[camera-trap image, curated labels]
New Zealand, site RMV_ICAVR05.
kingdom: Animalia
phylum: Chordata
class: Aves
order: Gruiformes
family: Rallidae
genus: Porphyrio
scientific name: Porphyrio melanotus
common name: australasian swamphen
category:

━━━━━━

**Directions for this task**:
Return, word for word, each line from the line that contains "phylum: Chordata" to the end of the listing above; include both end lines and nothing else.

**Task result**:
phylum: Chordata
class: Aves
order: Gruiformes
family: Rallidae
genus: Porphyrio
scientific name: Porphyrio melanotus
common name: australasian swamphen
category:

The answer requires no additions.